Für das Lächeln meiner Kinder

von Martina.

Ich bin müde. So müde.
Ich bin Mutter von drei Kindern. Allein. Mein Ex-Mann ist gegangen, als die Jüngste zwei war. Es gab damals immer öfter Streit.
Erst ums Geld, dann um alles. Der Mittlere war oft krank, ich konnte kaum arbeiten.
Er verlor seinen Job, die mageren Ersparnisse reichten nicht lange. Wir rutschten in die Armut und haben immer öfter gestritten. Er wurde wütend, hat geschrien, Sachen geworfen. Und dann hat er mich geschlagen. Geweint, sich entschuldigt – aber es blieb nicht bei diesem einen Mal.

Trotzdem bin ich geblieben. Weil ich Angst hatte. Angst vor ihm, aber auch Angst, es nicht allein mit den Kindern zu schaffen. Allein schon finanziell. Aber auch, weil ich dachte, es wäre das Beste für die Kinder. Weil ich hoffte, er würde sich ändern.

Irgendwann hatte ich genug. Ich ging. Nur mit den Kindern an der Hand. Zuerst ins Frauenhaus, dann in eine Mutter-Kind-Einrichtung. Befristete Sicherheit. Befristete Zeit, um langsam wieder auf die Beine zu kommen. Um meinen Kindern zu versichern, dass mit mir alles gut ist. Mit Hilfe der Sozialarbeiterin habe ich einen Hortplatz für die Großen und einen Kindergartenplatz für die Kleine bekommen.

In meinen alten Job konnte ich nicht zurück. Also habe ich mich umorientiert. Ich habe den ersten Job genommen, den ich bekommen habe: Reinigungskraft. 30 Stunden die Woche. Mehr geht nicht – wegen der Kinder, wegen meines Rückens, wegen meiner Erschöpfung.
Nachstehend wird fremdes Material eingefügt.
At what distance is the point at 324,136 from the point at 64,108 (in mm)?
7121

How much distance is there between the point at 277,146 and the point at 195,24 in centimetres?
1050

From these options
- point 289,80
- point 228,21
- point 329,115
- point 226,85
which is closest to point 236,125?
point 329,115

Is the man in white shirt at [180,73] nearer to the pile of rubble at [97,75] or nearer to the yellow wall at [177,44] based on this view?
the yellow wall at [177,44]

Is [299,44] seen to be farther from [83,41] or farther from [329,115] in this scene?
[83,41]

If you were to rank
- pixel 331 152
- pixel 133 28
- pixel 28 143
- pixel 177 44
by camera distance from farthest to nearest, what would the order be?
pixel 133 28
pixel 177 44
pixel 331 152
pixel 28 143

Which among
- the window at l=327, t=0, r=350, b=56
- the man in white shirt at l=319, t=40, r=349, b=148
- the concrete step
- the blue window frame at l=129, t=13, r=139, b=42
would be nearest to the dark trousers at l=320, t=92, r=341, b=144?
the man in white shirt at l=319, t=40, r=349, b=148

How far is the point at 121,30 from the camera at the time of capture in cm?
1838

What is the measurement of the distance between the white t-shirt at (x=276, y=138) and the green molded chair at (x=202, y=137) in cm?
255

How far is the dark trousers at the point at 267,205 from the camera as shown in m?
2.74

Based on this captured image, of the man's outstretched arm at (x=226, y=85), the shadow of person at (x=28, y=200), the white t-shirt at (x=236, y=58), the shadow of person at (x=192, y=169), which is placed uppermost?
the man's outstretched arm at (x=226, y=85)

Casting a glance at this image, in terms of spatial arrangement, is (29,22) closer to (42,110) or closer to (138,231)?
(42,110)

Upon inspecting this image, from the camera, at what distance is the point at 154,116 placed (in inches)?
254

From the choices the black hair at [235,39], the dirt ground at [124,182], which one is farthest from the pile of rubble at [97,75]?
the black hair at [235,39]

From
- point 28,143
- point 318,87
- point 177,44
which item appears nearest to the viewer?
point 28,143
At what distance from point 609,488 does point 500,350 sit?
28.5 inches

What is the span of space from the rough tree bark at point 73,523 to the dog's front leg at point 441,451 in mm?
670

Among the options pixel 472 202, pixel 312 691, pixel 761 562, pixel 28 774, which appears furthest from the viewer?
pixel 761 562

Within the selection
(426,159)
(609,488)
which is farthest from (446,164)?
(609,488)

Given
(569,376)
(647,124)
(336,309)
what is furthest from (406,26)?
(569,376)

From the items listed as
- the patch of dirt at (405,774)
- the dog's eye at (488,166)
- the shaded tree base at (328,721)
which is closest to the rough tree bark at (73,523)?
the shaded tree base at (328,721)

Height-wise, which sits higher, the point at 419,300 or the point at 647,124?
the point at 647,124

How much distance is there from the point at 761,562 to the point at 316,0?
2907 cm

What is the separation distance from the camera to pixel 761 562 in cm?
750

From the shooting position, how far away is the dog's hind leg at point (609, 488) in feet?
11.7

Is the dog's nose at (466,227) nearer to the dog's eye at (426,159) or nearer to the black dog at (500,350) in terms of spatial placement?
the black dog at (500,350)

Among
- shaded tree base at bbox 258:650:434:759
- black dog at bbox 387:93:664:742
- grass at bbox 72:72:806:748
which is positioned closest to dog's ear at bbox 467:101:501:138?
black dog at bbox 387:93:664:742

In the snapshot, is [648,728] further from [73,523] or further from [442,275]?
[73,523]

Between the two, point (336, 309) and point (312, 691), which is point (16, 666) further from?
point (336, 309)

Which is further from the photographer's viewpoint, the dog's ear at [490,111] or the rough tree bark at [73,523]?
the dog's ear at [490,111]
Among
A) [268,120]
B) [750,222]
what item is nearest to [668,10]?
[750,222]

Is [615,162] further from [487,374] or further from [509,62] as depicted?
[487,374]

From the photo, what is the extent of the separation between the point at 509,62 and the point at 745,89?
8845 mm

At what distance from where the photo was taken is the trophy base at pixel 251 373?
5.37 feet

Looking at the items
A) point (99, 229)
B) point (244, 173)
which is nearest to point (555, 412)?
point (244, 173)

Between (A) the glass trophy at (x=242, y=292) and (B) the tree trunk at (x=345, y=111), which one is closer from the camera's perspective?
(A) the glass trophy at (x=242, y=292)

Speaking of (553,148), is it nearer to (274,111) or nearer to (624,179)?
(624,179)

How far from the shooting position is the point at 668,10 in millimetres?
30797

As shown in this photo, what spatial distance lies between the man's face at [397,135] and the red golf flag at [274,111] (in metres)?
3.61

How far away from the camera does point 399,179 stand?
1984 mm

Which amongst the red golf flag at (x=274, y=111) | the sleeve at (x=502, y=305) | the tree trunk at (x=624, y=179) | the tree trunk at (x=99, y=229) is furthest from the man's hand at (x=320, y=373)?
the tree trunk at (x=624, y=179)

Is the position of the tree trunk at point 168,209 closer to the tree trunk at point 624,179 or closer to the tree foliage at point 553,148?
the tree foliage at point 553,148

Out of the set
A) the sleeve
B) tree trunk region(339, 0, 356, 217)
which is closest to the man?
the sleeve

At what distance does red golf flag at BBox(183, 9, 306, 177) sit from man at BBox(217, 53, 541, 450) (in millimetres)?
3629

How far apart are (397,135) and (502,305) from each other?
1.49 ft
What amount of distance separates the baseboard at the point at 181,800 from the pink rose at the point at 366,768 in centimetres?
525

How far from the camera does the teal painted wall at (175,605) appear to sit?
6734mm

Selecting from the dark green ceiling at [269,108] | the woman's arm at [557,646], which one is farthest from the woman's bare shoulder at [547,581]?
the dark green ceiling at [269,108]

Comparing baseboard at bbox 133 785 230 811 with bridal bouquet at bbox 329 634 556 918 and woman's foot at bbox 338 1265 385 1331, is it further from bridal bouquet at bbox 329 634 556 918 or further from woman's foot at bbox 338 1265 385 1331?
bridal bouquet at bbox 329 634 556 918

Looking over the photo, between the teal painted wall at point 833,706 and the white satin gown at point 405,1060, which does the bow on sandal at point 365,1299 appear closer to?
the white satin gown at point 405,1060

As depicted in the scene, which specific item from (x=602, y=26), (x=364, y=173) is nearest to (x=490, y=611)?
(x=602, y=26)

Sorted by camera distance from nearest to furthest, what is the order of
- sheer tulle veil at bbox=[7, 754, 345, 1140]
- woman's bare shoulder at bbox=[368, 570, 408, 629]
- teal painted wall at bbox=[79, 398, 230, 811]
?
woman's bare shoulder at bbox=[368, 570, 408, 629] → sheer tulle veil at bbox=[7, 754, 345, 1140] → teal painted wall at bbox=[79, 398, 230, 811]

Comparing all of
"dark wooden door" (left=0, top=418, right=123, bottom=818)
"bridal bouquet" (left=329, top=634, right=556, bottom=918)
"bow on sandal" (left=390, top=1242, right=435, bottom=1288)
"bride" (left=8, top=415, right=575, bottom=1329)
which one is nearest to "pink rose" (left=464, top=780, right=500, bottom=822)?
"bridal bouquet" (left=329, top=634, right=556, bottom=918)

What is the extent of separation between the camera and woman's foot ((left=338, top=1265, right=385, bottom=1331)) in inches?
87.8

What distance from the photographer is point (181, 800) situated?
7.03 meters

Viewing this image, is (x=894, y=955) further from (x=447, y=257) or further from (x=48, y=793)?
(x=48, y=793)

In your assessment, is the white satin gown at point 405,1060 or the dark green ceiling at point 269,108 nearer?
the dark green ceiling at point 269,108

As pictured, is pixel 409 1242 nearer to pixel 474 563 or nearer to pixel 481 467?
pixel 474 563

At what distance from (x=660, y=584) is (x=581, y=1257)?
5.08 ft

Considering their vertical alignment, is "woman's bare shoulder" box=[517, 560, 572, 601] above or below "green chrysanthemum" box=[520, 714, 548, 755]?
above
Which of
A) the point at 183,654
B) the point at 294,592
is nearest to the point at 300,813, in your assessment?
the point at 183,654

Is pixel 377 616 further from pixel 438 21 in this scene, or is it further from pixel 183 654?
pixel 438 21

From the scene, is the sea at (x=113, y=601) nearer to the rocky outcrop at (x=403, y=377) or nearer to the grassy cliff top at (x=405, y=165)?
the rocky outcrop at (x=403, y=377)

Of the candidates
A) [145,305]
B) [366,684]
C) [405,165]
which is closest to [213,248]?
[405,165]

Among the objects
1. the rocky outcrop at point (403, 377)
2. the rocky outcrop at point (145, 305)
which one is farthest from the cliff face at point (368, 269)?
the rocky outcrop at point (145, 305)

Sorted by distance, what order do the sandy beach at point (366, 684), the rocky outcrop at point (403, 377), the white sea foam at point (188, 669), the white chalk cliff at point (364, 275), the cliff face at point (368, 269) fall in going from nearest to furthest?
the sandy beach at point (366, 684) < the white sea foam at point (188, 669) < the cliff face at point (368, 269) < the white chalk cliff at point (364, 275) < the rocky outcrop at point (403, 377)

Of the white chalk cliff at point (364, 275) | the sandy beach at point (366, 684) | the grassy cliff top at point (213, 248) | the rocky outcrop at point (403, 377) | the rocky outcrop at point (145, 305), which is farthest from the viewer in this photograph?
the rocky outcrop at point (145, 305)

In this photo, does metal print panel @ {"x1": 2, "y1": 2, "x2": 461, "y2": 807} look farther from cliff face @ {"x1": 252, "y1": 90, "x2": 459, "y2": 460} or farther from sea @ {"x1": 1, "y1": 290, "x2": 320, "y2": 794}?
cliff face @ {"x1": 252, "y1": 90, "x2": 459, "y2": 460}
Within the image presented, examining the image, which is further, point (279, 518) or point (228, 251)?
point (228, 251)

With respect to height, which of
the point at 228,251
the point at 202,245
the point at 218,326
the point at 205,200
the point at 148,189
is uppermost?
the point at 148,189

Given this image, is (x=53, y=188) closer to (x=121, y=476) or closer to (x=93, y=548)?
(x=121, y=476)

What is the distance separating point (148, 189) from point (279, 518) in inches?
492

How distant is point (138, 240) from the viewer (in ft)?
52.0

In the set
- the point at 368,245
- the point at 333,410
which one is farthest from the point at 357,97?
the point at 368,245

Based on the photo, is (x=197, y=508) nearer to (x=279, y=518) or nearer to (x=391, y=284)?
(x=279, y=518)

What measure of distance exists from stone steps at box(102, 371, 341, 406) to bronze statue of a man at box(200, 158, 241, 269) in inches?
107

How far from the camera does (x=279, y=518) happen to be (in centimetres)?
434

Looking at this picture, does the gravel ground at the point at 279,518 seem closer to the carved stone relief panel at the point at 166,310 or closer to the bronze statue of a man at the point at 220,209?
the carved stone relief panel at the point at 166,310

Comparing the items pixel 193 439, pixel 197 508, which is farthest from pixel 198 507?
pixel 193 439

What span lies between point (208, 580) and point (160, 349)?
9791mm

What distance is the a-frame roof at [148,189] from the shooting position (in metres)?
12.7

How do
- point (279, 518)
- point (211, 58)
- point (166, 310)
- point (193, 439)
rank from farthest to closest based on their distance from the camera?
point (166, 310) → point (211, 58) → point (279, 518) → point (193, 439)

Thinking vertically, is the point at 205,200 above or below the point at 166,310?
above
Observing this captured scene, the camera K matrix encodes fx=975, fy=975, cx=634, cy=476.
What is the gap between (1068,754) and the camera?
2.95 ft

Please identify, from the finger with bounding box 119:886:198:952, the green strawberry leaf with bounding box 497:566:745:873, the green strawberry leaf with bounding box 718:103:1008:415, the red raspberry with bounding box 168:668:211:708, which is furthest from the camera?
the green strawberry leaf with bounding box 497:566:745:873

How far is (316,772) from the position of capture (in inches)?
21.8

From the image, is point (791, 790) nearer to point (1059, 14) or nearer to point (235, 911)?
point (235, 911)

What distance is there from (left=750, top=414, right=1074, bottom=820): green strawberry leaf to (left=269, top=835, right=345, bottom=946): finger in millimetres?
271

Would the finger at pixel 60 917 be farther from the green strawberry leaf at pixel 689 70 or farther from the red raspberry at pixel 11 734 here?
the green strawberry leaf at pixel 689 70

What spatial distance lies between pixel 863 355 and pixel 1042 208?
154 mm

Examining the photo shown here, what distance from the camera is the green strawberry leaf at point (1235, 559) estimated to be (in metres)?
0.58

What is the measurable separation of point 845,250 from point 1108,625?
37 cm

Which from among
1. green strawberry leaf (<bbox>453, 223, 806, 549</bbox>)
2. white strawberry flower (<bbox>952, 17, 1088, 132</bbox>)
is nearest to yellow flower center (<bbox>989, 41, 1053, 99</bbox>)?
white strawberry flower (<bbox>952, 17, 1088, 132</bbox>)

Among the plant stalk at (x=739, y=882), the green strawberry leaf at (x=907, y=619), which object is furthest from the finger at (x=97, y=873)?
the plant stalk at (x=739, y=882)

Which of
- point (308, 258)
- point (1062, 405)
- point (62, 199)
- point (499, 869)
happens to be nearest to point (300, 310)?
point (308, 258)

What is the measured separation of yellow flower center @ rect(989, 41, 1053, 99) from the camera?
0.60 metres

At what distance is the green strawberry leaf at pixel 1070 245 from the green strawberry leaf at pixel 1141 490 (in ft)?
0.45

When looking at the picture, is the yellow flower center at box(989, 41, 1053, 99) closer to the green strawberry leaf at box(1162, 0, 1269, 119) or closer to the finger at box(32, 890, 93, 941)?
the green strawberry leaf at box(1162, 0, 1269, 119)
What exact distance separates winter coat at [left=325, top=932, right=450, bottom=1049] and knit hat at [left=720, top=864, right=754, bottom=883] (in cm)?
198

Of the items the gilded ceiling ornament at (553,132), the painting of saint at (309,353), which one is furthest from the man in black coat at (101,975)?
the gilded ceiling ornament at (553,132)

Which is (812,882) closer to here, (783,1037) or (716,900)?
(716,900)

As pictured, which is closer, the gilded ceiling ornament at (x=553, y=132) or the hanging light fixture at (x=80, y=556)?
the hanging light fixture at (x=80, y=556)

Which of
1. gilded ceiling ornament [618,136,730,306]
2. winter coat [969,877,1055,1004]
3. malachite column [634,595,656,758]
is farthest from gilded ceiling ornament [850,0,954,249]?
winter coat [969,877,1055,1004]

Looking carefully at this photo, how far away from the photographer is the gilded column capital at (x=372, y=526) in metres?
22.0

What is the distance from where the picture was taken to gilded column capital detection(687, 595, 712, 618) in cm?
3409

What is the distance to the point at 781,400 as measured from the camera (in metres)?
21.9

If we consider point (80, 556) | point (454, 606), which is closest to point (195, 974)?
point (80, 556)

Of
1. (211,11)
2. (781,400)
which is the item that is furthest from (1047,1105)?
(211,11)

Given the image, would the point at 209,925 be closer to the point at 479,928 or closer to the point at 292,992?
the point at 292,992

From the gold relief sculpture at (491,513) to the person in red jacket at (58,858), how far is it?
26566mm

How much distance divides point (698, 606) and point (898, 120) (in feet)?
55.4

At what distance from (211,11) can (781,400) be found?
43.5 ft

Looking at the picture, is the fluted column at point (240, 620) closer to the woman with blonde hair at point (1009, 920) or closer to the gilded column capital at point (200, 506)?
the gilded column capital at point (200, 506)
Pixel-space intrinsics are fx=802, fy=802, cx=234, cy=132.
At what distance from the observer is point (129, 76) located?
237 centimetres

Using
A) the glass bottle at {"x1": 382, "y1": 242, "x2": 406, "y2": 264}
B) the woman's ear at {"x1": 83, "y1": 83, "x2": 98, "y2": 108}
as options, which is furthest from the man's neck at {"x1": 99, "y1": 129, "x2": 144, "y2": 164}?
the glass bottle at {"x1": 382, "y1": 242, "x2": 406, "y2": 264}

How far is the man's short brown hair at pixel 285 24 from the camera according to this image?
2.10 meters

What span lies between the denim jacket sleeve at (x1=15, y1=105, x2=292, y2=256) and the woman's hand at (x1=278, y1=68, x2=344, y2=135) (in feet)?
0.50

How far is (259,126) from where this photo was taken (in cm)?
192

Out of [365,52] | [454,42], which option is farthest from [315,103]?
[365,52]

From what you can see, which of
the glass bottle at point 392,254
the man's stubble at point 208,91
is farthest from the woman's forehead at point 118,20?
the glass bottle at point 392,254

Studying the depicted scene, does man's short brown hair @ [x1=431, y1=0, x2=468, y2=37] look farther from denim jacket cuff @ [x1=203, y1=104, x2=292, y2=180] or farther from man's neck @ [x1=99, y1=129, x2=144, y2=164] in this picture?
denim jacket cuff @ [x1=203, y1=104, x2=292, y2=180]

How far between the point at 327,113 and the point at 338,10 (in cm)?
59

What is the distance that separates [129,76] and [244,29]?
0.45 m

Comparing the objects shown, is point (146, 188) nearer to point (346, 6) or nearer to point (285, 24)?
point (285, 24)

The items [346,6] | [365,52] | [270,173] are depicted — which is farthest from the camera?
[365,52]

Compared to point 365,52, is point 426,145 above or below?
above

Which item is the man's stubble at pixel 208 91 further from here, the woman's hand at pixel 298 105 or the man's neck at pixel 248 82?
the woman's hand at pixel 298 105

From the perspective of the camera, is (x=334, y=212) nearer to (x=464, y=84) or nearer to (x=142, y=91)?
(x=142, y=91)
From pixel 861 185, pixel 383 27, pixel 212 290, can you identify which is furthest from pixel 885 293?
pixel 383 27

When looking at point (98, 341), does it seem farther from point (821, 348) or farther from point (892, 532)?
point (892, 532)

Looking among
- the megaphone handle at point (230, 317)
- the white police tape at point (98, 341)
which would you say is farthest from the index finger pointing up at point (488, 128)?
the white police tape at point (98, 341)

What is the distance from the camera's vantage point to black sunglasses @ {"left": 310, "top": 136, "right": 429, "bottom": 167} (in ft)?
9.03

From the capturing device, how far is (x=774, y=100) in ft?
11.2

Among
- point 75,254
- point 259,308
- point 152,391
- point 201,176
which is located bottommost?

Zum Sozialamt wollte ich nicht. Das hätte bedeutet, meine Eltern zu verklagen. Sie sind die Einzigen, die mir helfen, wenn ich nicht mehr kann. Die Einzigen, die mir die Kinder mal abnehmen. Ich kann es mir nicht leisten, diesen Halt zu verlieren.

Unterhalt kommt unregelmäßig. Ich bitte nicht darum. Ich will keinen Streit. Ich kann keinen weiteren Kampf mehr führen. Ich bin müde vom Kämpfen. Und ich will das bisschen Frieden, das ich habe, nicht zerstören. Ja, ich habe Angst vor dem, was passiert, wenn ich es einklage. Weil ich weiß, wozu er fähig ist. Und weil wir nicht wieder alles verlieren können, was wir aufgebaut haben.

Auch nicht unsere Wohnung. Egal, wie klein sie ist. Denn sie ist unser Zuhause.
Sie ist auf Dauer zu klein, aber ein Umzug ist unmöglich. Ich spare, aber es reicht nie. Also spare ich an mir selbst ein. Weniger Essen. Länger die kaputten Jeans tragen, noch mal flicken, ehe ich mir etwas „Neues“ vom Flohmarkt hole. Geburtstagsgeschenke? Kommen aus dem, was ich mir selbst verweigere und so einspare.

Freizeitaktivitäten? Nur das, was gratis möglich ist. Oder so gut wie gratis. Oder was die Großeltern eben schenken. Spiele? Bekommen wir hin und wieder von einer Nachbarsfamilie. Manchmal nehmen meine Eltern die Kinder ein ganzes Wochenende oder in den Ferien für eine Woche, damit sie Erholung haben. Dann würde ich am liebsten schlafen. Aber meist schaue ich, ob ich noch irgendwo etwas dazuverdienen kann. Damit die Kinder wieder ein kleines bisschen mehr Freude haben. Oder neue Sachen für die Schule und den Kindergarten.

Manchmal liege ich nachts wach und weine – leise, damit es niemand hört. Ich frage mich, wie lange ich das noch schaffe. Und dann sehe ich sie. Ihre kleinen Gesichter, ihr Lachen. Und ich weiß: Ich mache weiter. Für sie. Immer.